Monsieur Tudesco consumed brandy-cherries in a very elegant way. Then the waiter served two dantzigs in little glass cups. Jean admired the translucent liquor dotted with golden sparkles, and Monsieur Tudesco demanded two more. Then, raising his cup on high:
“I drink to the health of Monsieur Servien, your venerable father,” he cried. “He enjoys a green and flourishing old age, at least I hope so; he is a man superior to his mechanic and mercantile condition by the benevolence of his behaviour to needy men of letters. And your respected aunt? She still knits stockings with the same zeal as of yore? At least I hope so. A lady of an austere virtue. I conjecture you are wishing to order another dantzig, my young friend.”
Jean looked about him. The dram-shop was transfigured; the casks looked enormous with their taps splendidly glittering, and seemed to stretch into infinity in a quivering, golden mist. But one object was more monstrously magnified than all the rest, and that was the Marquis Tudesco; the old man positively towered as huge as the giant of a fairy-tale, and Jean looked for him to do wonders.
Tudesco was smiling.
“You do not drink, my young friend,” he resumed. “I conjecture you are in love. Ah! love! love is at once the sweetest and the bitterest thing on earth. I too have felt my heart beat for a woman. But it is long years ago since I outlived that passion. I am now an old man crushed under adverse fortune; but in happier days there was at Rome a diva of a beauty so magnificent and a genius so enthralling that cardinals fought to the death at the door of her box; well, sir, that sublime creature I have pressed to my bosom, and I have been informed since that with her last sigh she breathed my name.
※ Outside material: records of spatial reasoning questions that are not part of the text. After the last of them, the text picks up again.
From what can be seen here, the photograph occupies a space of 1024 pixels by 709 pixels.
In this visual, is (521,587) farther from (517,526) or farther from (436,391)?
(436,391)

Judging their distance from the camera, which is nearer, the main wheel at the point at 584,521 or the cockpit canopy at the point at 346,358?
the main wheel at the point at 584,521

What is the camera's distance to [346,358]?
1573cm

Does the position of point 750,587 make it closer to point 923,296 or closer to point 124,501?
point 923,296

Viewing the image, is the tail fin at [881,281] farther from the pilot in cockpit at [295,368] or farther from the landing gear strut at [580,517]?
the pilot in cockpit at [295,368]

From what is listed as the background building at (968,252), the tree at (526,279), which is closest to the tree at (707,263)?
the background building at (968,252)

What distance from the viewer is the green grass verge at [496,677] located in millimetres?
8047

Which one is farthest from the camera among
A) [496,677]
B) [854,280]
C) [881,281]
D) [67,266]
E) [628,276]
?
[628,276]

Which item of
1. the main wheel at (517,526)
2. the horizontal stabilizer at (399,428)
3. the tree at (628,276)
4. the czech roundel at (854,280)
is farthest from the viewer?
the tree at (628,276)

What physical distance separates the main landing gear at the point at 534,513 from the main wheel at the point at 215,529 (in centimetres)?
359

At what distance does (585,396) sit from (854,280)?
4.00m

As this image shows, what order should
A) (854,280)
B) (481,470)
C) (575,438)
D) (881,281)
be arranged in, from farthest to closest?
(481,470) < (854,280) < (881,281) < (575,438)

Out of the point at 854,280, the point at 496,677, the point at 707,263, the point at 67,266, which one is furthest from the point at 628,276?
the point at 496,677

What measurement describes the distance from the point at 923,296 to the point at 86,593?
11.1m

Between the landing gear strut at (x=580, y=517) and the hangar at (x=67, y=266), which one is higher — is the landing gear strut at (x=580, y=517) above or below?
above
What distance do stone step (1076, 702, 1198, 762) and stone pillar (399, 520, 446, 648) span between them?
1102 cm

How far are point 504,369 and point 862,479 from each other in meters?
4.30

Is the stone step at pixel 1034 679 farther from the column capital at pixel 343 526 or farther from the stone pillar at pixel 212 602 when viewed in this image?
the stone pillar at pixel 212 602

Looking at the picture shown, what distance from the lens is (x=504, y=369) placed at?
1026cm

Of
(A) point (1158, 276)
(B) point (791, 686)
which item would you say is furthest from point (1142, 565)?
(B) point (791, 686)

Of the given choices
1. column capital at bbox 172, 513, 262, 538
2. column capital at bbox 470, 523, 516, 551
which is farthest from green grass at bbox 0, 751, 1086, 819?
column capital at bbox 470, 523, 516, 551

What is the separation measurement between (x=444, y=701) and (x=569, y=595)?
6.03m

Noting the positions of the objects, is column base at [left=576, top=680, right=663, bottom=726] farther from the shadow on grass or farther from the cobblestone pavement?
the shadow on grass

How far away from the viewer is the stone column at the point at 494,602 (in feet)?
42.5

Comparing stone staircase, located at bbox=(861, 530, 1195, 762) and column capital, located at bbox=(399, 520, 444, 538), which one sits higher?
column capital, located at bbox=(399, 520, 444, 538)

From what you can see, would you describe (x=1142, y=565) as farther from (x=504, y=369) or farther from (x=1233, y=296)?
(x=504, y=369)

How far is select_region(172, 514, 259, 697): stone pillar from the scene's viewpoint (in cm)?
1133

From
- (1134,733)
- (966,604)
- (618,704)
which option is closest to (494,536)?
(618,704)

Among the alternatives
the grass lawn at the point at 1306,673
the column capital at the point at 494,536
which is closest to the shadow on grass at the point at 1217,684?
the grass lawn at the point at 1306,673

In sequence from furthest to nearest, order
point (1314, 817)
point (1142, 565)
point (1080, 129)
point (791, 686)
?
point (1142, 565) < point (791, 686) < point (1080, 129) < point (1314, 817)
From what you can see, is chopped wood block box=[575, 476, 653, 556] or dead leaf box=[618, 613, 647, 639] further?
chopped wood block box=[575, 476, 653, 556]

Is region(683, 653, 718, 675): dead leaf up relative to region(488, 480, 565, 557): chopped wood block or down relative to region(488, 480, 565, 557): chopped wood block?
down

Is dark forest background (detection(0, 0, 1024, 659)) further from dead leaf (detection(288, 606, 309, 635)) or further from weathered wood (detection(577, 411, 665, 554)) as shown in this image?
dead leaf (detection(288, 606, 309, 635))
I am like an old ruined temple, degraded by the passage of time and the violence of men’s hands, yet sanctified for ever by the goddess.”
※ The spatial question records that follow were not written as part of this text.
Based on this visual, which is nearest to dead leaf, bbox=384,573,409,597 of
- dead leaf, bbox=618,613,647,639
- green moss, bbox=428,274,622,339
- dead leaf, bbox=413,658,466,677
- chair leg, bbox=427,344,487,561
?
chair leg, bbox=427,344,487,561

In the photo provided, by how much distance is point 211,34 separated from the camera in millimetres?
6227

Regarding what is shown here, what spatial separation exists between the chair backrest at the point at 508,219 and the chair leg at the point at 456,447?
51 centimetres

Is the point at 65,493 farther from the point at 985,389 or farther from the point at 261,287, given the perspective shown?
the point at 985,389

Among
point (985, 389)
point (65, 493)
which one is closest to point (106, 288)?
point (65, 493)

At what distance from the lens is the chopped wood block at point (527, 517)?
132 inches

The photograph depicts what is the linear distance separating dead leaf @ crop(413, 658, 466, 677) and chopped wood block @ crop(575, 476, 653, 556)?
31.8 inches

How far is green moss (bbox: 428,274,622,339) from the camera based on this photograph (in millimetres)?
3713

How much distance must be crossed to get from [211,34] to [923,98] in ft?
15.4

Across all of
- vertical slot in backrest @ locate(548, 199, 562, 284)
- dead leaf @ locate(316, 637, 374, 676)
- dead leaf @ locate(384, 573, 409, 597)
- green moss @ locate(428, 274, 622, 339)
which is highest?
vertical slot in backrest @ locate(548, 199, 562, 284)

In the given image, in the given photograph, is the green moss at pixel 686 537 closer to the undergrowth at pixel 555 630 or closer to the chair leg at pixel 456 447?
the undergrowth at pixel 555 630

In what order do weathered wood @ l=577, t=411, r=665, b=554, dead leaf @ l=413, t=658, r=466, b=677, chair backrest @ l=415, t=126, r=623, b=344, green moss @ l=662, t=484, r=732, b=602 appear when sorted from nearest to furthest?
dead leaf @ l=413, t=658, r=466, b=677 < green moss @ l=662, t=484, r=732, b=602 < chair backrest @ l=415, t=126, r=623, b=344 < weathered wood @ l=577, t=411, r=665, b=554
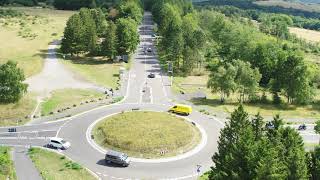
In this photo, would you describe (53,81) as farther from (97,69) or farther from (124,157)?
(124,157)

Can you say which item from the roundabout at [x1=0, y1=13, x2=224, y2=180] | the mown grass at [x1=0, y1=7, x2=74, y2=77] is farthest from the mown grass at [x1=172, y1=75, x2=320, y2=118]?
the mown grass at [x1=0, y1=7, x2=74, y2=77]

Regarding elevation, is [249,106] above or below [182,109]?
below

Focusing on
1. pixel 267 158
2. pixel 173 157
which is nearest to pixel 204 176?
pixel 173 157

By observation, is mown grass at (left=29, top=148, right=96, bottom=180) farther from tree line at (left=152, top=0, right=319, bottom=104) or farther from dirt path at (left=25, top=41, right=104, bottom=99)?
tree line at (left=152, top=0, right=319, bottom=104)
This tale, whether it recalled in exaggerated terms some commonplace intrigue of his young days in Italy, or more likely was a pure fiction based on romantic episodes he had read in novels, was accepted by Jean as authentic and vastly impressive. The effect was startling, amazing. In an instant he beheld, with all the miraculous clearness of a vision, there, standing between the tables, the queen of tragedy he adored; he saw the locks braided in antique fashion, the long gold pendants drooping from either ear, the bare arms and the white face with scarlet lips. And he cried aloud:
“I too love an actress.”
He was drinking, never heeding what the liquor was; but lo! it was a philtre he swallowed that revivified his passion. Then a torrent of words rose flooding to his lips. The plays he had seen, Cinna, Bajazet, the stern beauty of Emilie, the sweet ferocity of Roxana, the sight of the actress cloaked in velvet, her face shining so pale and clear in the darkness, his longings, his hopes, his undying love, he recounted everything with cries and tears.